L.A. Council Bans E-Cigarette `Vaping' at Bars, Clubs, Restaurants and Some Public Places
CNN News Wire | 3/4/2014, 5:33 p.m.
The Los Angeles City Council moved today to ban e-cigarette use, often called "vaping,'' inside bars, nightclubs, restaurants and other public areas where tobacco smoking is restricted.
The council voted 14-0 to approve the ordinance prohibiting vaping at farmers' markets, parks, recreational areas, beaches, indoor workplaces such as bars and nightclubs, outdoor dining areas and other places where lighting up is banned.
Vaping lounges and stores will be exempted from the ban, similar to exceptions made for cigar and hookah lounges under tobacco smoking regulations. E-cigarettes used for "theatrical purposes'' will also be allowed. The prohibition still requires approval from the mayor.
A motion by Councilman Joe Buscaino that would have allowedmconsideration of an exemption for bars failed on a 8-6 vote. Buscaino, in pushing for the amendment, argued that while he supported keeping e-cigarettes out of the hands of minors, the ban at bars would tread on the rights of adults to use e-cigarettes.
"Although e-cigarettes look like cigarettes, they are not tobacco, and I don't think they should be regulated exactly the same way,'' he said, adding,
"I've heard from so many people ... that they've stopped smoking because of e-cigarettes.''
The battery-powered devices, which have been marketed as smoking-cessation aids, enable users to inhale a nicotine-laced vapor.
Some city and public health officials say not enough is known about the effects of chemicals contained in the liquids. Supporters of the regulation point to studies indicating that chemicals considered harmful by the Food and Drug Administration -- such as nickel, lead and chromium -- have been detected in e-cigarettes.
"Safer does not mean safe,'' Dr. Jonathan Fielding, the county's public health director, told the council. "Although they are less harmful than traditional cigarettes, some e-cigarettes contains some health risks.''
Fielding added that e-cigarette sales have grown into a "$1.5 billion industry that has caught the attention of big tobacco, which historically has had scant regard for public health.''
Councilman Paul Koretz, who proposed the ban with Councilman Mitch O'Farrell and with support from Councilman Bernard Parks, said e-cigarettes, which are flavored in bubble gum, fruit and other similar flavors, are being marketed to youth.
"I am most concerned about kids,'' Koretz said. "We all know this is being marketed to kids, getting some kids who don't smoke tobacco to start.''
The passage of the ban followed a lengthy debate, with several council members questioning everything from the science behind the health effects of e- cigarettes to the rights of adults to use a device that is potentially harmful but legal.
Councilman Bob Blumenfield, part of a minority group of six members who voted to consider Buscaino's amendment to exempt bars from the ban's reach, asked how the effects of ultra-fine particles, carcinogens and other toxins found in some e-cigarettes compare to those found in "common, everyday'' sources such as laser printers, coffee, frying bacon and camp fires.
USC professor Lourdes Baezconde-Garbanati, serving on a panel of experts supporting the ban, responded that it was the combination of unregulated chemicals in e-cigarettes that raises concern that they may be dangerous.

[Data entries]

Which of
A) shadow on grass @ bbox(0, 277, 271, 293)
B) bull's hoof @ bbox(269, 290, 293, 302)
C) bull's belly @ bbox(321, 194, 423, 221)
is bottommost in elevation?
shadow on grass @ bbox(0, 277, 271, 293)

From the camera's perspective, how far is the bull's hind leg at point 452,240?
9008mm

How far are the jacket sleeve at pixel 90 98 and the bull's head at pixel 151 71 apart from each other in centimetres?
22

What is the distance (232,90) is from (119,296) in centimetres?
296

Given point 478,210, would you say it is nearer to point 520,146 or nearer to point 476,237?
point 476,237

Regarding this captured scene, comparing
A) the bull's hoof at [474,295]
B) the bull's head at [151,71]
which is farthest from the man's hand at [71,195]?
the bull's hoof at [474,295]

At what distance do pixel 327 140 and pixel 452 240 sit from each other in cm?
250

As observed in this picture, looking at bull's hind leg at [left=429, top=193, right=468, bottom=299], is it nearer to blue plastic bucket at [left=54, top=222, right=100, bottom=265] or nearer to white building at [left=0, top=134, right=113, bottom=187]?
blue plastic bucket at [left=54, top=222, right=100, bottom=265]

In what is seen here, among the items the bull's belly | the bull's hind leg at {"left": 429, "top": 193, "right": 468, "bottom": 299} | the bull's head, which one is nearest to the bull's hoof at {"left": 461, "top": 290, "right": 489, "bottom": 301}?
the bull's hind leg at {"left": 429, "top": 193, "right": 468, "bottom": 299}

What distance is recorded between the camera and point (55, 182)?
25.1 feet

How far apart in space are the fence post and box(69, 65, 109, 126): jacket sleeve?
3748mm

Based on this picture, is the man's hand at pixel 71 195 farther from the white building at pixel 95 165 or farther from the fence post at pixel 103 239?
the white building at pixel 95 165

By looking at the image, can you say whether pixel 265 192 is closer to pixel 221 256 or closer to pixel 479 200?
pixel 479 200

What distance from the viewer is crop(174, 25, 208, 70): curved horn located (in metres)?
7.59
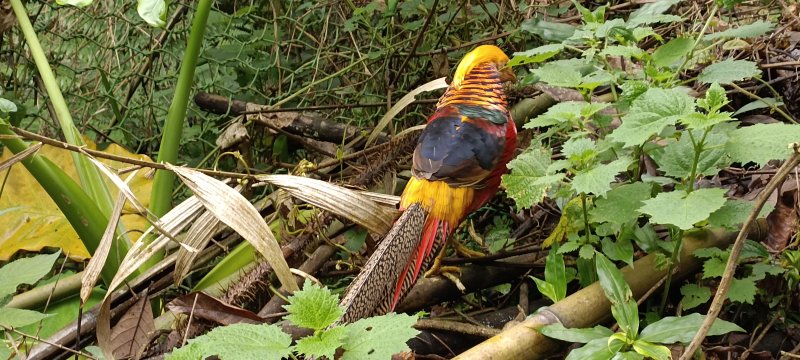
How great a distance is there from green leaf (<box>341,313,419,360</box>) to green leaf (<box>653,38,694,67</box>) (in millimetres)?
1017

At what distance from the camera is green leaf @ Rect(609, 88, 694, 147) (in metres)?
1.57

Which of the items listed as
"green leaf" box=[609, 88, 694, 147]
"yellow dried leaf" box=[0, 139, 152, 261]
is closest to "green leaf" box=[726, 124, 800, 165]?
"green leaf" box=[609, 88, 694, 147]

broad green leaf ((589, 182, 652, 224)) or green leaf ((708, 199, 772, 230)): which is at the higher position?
broad green leaf ((589, 182, 652, 224))

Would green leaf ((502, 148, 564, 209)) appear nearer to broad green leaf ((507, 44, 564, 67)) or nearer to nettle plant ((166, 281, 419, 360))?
broad green leaf ((507, 44, 564, 67))

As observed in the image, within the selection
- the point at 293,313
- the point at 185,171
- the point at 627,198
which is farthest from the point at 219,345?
the point at 627,198

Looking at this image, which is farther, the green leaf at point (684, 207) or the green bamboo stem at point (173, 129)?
the green bamboo stem at point (173, 129)

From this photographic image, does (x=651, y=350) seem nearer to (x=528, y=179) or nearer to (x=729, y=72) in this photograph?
(x=528, y=179)

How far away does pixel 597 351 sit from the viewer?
1.53 m

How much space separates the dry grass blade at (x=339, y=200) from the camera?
1.95 m

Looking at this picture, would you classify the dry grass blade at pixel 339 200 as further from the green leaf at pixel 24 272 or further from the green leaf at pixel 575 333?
the green leaf at pixel 575 333

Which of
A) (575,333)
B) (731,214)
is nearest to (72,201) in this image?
(575,333)

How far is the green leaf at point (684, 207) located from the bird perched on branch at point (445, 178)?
646 millimetres

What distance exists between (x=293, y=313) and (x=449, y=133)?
3.89ft

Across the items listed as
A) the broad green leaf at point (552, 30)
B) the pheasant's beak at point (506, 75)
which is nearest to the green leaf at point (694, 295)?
the broad green leaf at point (552, 30)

§ What is expected:
Copy the article on the Los Angeles e-cigarette ban from "L.A. Council Bans" to "smoking is restricted.", putting "dance clubs" in place of "nightclubs".

§ Answer to the problem:
L.A. Council Bans E-Cigarette `Vaping' at Bars, Clubs, Restaurants and Some Public Places
CNN News Wire | 3/4/2014, 5:33 p.m.
The Los Angeles City Council moved today to ban e-cigarette use, often called "vaping,'' inside bars, dance clubs, restaurants and other public areas where tobacco smoking is restricted.